_Raw data:_
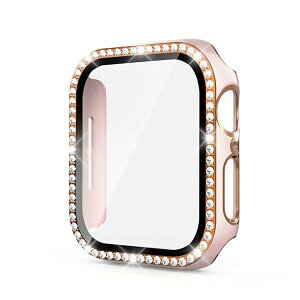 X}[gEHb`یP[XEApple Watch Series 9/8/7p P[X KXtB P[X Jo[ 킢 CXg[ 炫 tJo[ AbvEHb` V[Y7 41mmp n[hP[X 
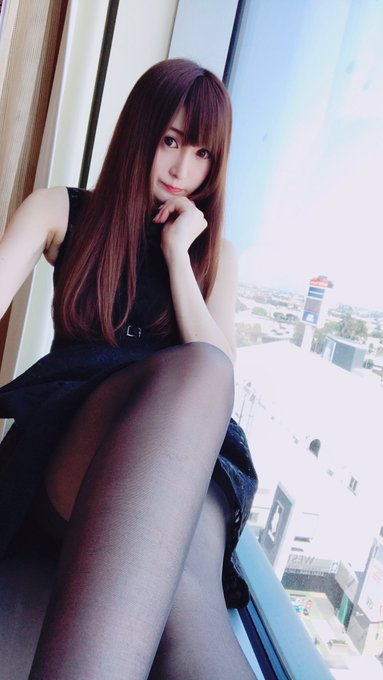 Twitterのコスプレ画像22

* * *

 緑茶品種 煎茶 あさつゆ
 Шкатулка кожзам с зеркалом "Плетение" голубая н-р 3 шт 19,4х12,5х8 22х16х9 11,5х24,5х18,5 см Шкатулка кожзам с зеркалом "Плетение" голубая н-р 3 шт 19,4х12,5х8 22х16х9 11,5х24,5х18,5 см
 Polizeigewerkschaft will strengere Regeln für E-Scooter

_Exercise prompt:_ Of the lines above, copy only those from the one holding "V[Y7 41mmp n[hP[X" to the one holding "Twitterのコスプレ画像22", both included, and exclude every image.

_Response area:_
 X}[gEHb`یP[XEApple Watch Series 9/8/7p P[X KXtB P[X Jo[ 킢 CXg[ 炫 tJo[ AbvEHb` V[Y7 41mmp n[hP[X 
 Twitterのコスプレ画像22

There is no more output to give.